If, like me, you just cannot wait until Christmas morning to find out what goodies are hiding in those shiny packages under the tree, we have just the solution for you: stick them in a MicroCT scanner.

A christmas present inside a MicroCT scanner.

Our glittery package gets the X-ray treatment inside Duke’s MicroCT scanner. Credit Justin Gladman.

Micro computed-tomography (CT) scanners use X-ray beams and sophisticated visual reconstruction software to “see” into objects and create 3D images of their insides. In recent years, Duke’s MicroCT has been used to tackle some fascinating research projects, including digitizing fossils, reconstructing towers made of stars, peaking inside of 3D-printed electronic devices, and creating a gorgeous 3D reconstruction of organs and muscle tissue inside this Southeast Asian Tree Shrew.

x-ray-view

A 20 minute scan revealed a devilish-looking rubber duck. Credit Justin Gladman.

But when engineer Justin Gladman offered to give us a demo of the machine last week, we both agreed there was only one object we wanted a glimpse inside: a sparkly holiday gift bag.

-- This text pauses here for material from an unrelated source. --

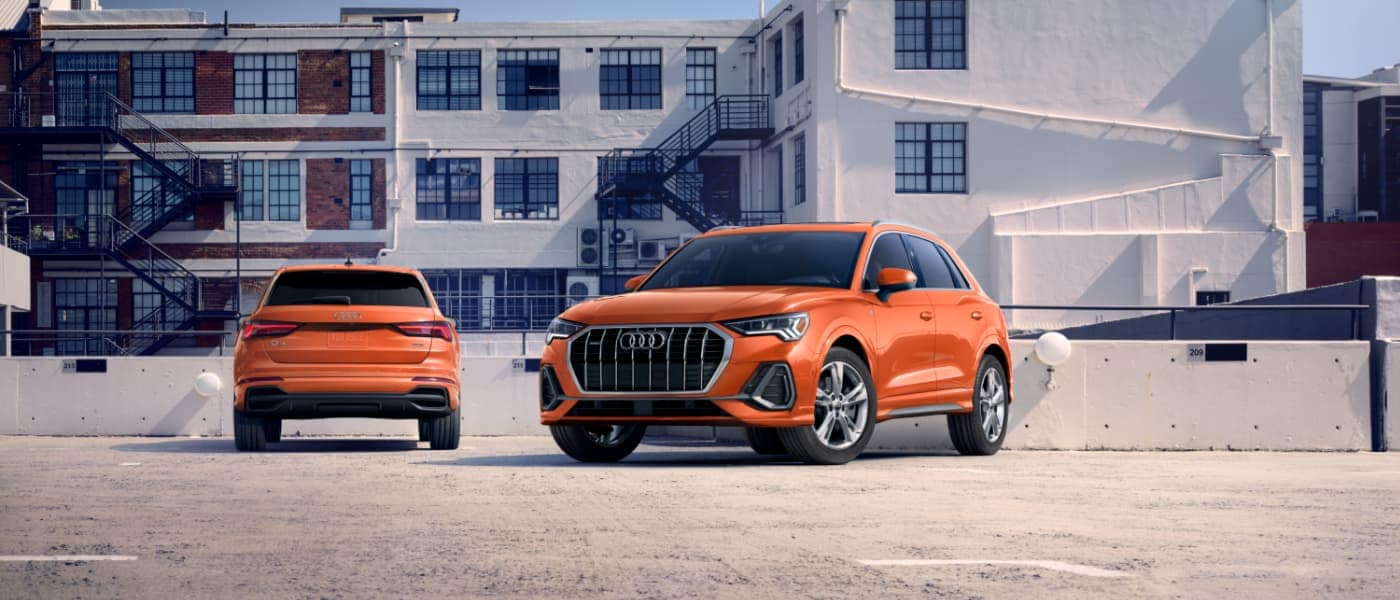 Front & Back 2021 Orange Audi Q3 Parked in Front of a Building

While securing the gift atop a small, rotating pedestal inside the device, Gladman explained how the device works. Like the big CT scanners you may have encountered at a hospital or clinic, the MicroCT uses X-rays to create a picture of the density of an object at different locations. By taking a series of these scans at different angles, a computer algorithm can then reconstruct a full 3D model of the density, revealing bones inside of animals, individual circuits inside electronics – or a present inside a box.

“Our machine is built to handle a lot of different specimens, from bees to mechanical parts to computer chips, so we have a little bit of a jack-of-all-trades,” Gladman said.

Within a few moments of sticking the package in the beam, a 2D image of the object in the bag appears on the screen. It looks kind of like the Stay Puft Marshmallow Man, but wait – are those horns?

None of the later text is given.